Traditionally, an “SAT word” has been a vocabulary word that is both uncommon and difficult. You know, the sort of word you’d only get by drilling vocabulary into your head until your brain bleeds.
(Author’s Note: please don’t try that at home.)
The ACT, on the other hand, tests vocabulary that isn’t too terribly difficult. They’re words you would probably see in real life, and you’ll probably come across them in some of your reading in college — which you will have, regardless of your major. Sorry.
What this means for you: You’re unlikely to be asked about weird, difficult vocabulary words, but you’ll be expected to know very detailed definitions of more common words. You also won’t be asked any straight-up vocabulary questions, but you will be expected to use words appropriately in the context given to you. So if you’re taking both tests, or if your school or teachers are offering ways to help you prepare for the SAT, not everything applies from the SAT to the ACT — though knowing more words can’t hurt!
Top Tip #2: The ACT loves secondary definitions, like whoa.
Imagine with me for a moment. You’re in the middle of your ACT Reading test, and you come across the word “suffer” in one of the passages. If you’re anything like me, when you read the word just now, you probably thought that someone was in pain or going through trauma of some kind.
But what if the sentence was something like, “She suffers from a tendency to exaggerate.” Here, the woman in question isn’t in pain. I used a secondary definition of “suffer,” which here means “She is given to exaggeration” or, in more intelligible English, “She exaggerates a lot.”
Or what if the sentence is something like the famous Bible quote, “Suffer the little children to come unto me”? Don’t worry, no one is hurting kids. “Suffer” is being used in yet another way: as a synonym for “allow” or “permit.” In this context, “suffer” means “Allow the little children to come to me.”
What this means for you: If you think you know what a word means in an ACT question, you probably need to double-check the context. Even if you don’t think you need to, do it anyway.
Another thing you should double-check: parts of speech. If you’re dealing with the word “determined,” for example, you should be totally clear on whether the word is being used as an adjective (Alyson was a determined young lady) or as the past tense of the word determine (Galileo determined that the Earth orbits the sun).
Top Tip #3: The ACT also loves idioms.
Idioms are one of those lovely things about English that make the people learning it as a second language want to hit native speakers with the nearest lexicon until internal consistency is achieved. An idiom is a common phrase that makes no sense when you think about it, but we all know what it means in context.
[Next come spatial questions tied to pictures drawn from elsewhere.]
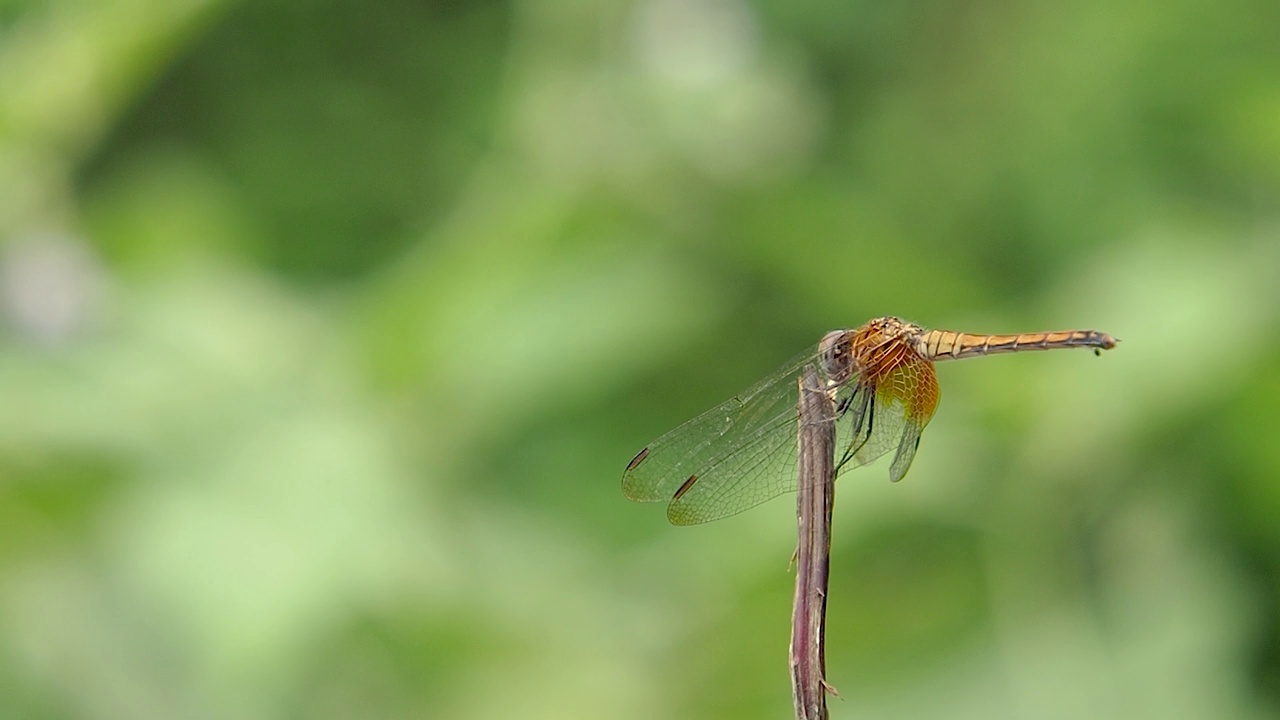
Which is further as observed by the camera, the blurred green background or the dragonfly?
the blurred green background

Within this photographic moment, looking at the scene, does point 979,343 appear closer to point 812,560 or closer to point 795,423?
point 795,423

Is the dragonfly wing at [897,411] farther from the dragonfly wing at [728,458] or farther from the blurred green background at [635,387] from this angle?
the blurred green background at [635,387]

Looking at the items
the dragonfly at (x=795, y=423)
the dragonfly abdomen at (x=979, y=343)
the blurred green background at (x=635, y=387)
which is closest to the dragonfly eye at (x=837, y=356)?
the dragonfly at (x=795, y=423)

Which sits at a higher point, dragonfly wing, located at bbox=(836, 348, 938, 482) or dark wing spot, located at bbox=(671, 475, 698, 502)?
dragonfly wing, located at bbox=(836, 348, 938, 482)

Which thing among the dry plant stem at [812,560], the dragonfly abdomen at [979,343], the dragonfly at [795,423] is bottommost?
the dry plant stem at [812,560]

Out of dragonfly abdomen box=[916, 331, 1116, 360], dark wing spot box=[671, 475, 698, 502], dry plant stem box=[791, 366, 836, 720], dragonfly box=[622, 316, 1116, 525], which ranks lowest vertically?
dry plant stem box=[791, 366, 836, 720]

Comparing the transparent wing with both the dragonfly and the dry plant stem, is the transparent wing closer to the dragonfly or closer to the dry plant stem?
the dragonfly

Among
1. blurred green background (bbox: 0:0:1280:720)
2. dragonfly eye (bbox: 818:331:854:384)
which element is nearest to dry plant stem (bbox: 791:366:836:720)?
dragonfly eye (bbox: 818:331:854:384)
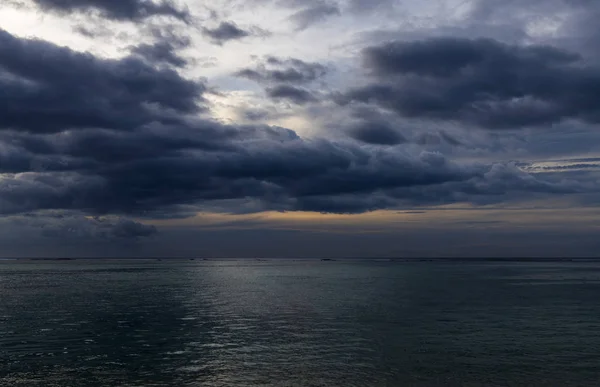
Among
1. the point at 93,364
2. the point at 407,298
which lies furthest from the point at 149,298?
the point at 93,364

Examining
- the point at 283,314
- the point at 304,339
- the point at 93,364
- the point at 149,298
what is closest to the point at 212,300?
the point at 149,298

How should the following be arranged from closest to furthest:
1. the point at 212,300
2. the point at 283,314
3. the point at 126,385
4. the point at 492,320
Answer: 1. the point at 126,385
2. the point at 492,320
3. the point at 283,314
4. the point at 212,300

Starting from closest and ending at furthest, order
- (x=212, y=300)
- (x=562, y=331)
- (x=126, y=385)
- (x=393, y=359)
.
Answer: (x=126, y=385)
(x=393, y=359)
(x=562, y=331)
(x=212, y=300)

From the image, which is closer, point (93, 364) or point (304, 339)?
point (93, 364)

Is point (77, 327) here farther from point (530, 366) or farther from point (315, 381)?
point (530, 366)

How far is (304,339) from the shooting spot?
48.2 meters

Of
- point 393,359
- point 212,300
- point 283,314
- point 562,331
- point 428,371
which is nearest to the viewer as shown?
point 428,371

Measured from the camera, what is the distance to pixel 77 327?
5516 centimetres

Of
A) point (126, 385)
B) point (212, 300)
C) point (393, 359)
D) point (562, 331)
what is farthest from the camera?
point (212, 300)

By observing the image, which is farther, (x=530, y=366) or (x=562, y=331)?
(x=562, y=331)

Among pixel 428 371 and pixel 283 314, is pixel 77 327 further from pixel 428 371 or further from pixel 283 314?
pixel 428 371

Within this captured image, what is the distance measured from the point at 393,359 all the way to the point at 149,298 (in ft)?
187

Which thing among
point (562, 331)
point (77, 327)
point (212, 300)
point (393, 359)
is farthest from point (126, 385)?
point (212, 300)

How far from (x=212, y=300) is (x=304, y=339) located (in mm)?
40028
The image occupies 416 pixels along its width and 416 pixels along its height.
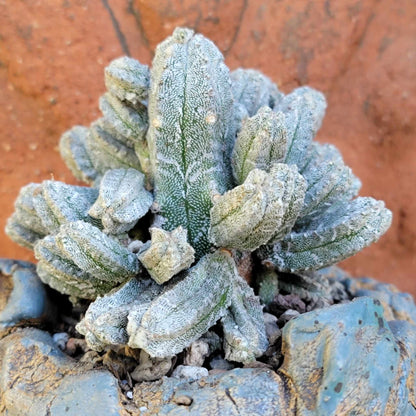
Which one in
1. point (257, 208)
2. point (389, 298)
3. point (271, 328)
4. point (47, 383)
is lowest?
point (47, 383)

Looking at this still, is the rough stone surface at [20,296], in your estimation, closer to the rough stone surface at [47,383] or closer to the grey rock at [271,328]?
the rough stone surface at [47,383]

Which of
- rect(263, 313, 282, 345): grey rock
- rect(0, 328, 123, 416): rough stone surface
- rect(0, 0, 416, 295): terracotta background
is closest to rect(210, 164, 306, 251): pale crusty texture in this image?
rect(263, 313, 282, 345): grey rock

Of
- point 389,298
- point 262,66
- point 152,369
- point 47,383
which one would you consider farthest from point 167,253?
point 262,66

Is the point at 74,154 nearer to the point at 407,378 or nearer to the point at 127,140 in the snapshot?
the point at 127,140

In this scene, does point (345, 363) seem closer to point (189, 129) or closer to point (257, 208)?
point (257, 208)

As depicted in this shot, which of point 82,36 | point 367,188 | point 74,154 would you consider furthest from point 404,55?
point 74,154
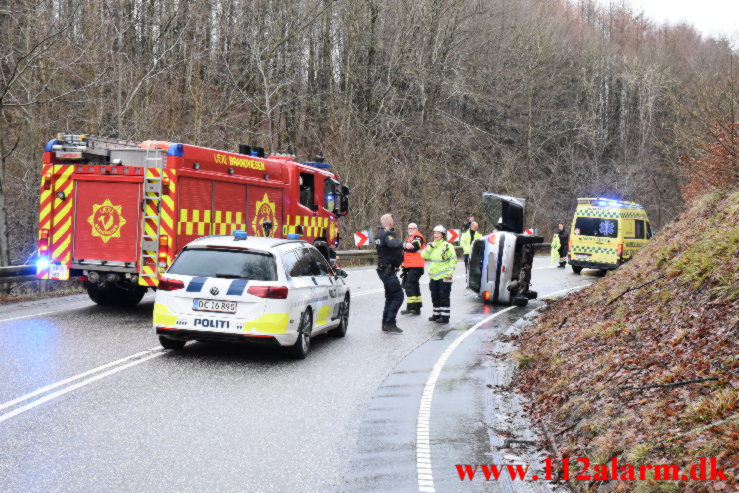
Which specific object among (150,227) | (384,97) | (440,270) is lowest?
(440,270)

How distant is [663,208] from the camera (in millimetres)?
53344

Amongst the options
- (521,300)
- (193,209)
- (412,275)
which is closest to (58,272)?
(193,209)

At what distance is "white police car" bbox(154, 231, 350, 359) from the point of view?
9070mm

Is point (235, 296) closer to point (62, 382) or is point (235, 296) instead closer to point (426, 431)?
point (62, 382)

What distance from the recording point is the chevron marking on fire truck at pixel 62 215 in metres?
13.2

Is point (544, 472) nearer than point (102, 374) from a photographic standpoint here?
Yes

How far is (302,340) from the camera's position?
9680mm

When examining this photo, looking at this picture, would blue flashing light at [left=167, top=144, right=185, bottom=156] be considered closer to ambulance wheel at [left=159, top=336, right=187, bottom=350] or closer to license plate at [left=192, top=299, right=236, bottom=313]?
ambulance wheel at [left=159, top=336, right=187, bottom=350]

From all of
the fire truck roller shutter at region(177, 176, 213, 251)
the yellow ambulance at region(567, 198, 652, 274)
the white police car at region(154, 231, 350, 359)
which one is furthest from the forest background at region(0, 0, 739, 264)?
the white police car at region(154, 231, 350, 359)

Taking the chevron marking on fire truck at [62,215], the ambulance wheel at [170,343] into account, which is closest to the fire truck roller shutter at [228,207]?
the chevron marking on fire truck at [62,215]

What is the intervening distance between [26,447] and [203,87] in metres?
26.5

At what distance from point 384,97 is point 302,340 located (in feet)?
92.0

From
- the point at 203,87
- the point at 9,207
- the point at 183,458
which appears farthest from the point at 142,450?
the point at 203,87

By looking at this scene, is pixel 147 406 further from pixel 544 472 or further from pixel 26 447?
pixel 544 472
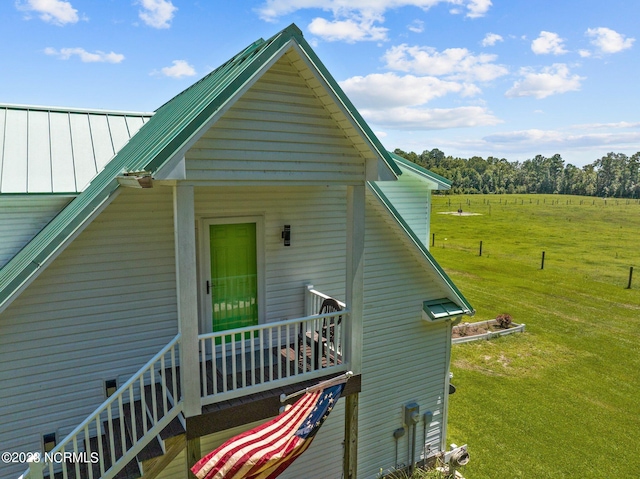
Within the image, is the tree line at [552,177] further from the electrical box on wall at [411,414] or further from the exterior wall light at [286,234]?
the exterior wall light at [286,234]

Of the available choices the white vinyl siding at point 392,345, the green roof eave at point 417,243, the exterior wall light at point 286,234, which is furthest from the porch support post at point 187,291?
the white vinyl siding at point 392,345

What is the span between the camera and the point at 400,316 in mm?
8266

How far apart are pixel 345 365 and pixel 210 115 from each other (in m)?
4.08

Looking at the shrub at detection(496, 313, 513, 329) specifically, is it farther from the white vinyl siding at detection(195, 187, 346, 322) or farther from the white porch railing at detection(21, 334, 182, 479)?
the white porch railing at detection(21, 334, 182, 479)

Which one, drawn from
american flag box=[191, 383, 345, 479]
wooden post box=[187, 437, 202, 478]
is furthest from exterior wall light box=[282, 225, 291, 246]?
wooden post box=[187, 437, 202, 478]

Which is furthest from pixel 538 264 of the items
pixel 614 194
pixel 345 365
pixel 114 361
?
pixel 614 194

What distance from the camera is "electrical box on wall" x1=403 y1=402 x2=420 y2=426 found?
8.46 m

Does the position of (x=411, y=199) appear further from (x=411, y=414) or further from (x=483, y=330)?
(x=483, y=330)

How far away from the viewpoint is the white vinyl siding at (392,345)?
7.82 m

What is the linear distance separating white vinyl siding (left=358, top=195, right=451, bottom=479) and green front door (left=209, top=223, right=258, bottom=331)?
2.26 meters

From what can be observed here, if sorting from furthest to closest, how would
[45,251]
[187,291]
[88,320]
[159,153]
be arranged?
[88,320]
[45,251]
[187,291]
[159,153]

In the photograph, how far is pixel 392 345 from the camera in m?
8.24

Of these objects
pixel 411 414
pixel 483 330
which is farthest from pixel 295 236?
pixel 483 330

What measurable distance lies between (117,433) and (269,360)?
228cm
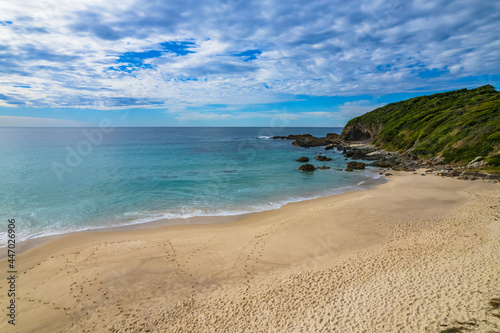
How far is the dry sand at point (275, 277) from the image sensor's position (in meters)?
7.65

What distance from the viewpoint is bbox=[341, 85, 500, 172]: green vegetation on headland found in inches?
1216

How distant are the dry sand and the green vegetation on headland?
20.3 m

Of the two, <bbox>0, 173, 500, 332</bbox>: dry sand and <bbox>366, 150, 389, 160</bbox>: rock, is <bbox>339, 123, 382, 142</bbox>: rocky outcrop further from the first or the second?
<bbox>0, 173, 500, 332</bbox>: dry sand

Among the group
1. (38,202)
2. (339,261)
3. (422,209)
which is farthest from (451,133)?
(38,202)

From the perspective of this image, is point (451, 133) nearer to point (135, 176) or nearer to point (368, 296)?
point (368, 296)

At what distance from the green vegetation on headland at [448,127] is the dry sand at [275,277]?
20.3 m

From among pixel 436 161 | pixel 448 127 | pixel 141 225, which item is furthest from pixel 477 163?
pixel 141 225

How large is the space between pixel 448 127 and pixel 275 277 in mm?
43501

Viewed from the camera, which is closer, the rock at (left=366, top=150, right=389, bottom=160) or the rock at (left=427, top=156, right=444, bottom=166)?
the rock at (left=427, top=156, right=444, bottom=166)

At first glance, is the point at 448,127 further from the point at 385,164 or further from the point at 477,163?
the point at 477,163

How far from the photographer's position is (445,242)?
11.9 m

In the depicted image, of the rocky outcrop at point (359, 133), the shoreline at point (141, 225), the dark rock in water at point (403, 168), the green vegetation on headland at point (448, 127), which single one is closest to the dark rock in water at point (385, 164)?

Some familiar examples of idioms include:
narrow down — to reduce the number of choices or possibilities
cut corners — to do something poorly, often to save money
up in the air — to have undefined plans
up in arms — to become angry about something
hush-hush — secret or hidden
stumble upon — to discover accidentally
came about — happened
(If you’re looking for more practice with idioms for the ACT English Test, we have a whole post on them HERE.)
What this means for you: Now, the ACT won’t ask you to complete the sentence with the appropriate word — but idioms do appear fairly frequently in the Reading Test passages, so you should be prepared. If you come across an idiom and you’re not sure what it means, ignore it. If there’s a question based on that part of the passage, go back and give it a second look. Try to predict what the author meant in that situation. Chances are good that you’ll be able to get a general sense of the meaning, even if you’re not completely sure what all the words mean.